We use grid-based hydrodynamic simulations to study star formation history in nuclear rings of barred-spiral galaxies. In our previous study, we concentrated on bar-only galaxies without spirals, finding that the star formation rate (SFR) in a nuclear ring exhibits a strong primary burst at early time before decreasing to below 1 $M_{\odot}/yr$ at late time. The rapid decline is caused by the paucity of the gas in the bar region, due to early massive gas inflows to the nuclear ring. Since star formation in nuclear rings is observed to be sustained for about 1-2 Gyr, this requires mechanisms to supply the gas to the bar regions.
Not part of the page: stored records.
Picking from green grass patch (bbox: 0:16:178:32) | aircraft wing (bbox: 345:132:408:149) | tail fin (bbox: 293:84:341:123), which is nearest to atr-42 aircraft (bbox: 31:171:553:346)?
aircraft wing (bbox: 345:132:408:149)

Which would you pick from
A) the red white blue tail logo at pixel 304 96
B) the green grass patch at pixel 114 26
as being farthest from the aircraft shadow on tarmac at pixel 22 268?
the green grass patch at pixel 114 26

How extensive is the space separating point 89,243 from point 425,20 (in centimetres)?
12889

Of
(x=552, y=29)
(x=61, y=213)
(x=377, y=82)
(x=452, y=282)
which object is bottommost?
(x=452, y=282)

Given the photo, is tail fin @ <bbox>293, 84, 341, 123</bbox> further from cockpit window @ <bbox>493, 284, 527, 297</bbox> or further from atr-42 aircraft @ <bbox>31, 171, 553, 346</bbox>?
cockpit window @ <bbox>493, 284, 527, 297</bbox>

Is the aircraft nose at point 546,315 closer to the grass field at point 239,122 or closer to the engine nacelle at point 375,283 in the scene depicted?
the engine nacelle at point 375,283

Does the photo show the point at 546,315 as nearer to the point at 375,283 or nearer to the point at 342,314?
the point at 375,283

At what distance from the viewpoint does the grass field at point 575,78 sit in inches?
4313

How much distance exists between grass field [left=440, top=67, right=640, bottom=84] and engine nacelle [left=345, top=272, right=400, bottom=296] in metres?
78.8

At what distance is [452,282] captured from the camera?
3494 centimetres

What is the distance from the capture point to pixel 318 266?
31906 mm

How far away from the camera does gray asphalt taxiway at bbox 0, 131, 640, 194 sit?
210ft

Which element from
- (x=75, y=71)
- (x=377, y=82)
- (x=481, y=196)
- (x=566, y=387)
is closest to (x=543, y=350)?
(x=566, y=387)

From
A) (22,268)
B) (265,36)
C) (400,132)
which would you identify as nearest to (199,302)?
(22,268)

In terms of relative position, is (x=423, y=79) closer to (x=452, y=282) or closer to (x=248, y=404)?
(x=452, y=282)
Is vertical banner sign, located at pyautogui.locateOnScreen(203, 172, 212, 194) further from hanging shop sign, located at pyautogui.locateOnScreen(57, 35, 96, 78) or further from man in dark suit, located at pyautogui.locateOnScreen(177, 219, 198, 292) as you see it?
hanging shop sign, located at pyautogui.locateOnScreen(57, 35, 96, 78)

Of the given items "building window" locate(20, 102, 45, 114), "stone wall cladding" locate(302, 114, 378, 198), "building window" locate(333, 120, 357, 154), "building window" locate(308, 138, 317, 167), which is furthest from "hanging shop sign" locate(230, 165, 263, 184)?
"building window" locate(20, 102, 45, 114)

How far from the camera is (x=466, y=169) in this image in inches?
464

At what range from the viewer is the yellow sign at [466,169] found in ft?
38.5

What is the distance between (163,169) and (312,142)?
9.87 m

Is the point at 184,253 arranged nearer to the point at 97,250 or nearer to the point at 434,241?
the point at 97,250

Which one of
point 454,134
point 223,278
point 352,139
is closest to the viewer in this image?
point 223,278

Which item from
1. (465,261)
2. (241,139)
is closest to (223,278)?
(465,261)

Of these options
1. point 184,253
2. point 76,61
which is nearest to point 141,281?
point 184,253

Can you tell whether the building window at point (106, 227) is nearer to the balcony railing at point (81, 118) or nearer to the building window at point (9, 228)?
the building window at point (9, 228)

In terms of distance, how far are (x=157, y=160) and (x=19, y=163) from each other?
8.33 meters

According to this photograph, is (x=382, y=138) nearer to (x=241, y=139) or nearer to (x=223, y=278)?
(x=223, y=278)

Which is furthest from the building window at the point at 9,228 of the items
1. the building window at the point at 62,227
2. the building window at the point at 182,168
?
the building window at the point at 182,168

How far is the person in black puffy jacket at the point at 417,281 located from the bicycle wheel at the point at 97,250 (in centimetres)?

In this work, we study the effect of spiral arms on the radial gas inflows and related star formation in the nuclear rings. We show that spiral arms are efficient to remove angular momentum of the gas to cause significant gas inflows to the bar region, provided the patten speed of the arms is much smaller than that of the bar. The inflowing gas is added to a nuclear ring, making the ring SFR episodic over a long period of time. The time interval of multiple bursts of star formation is a few tens to hundred million years, with the mean peak SFR of ${\sim}5M_{\odot}/yr$, consistent with observations of M100.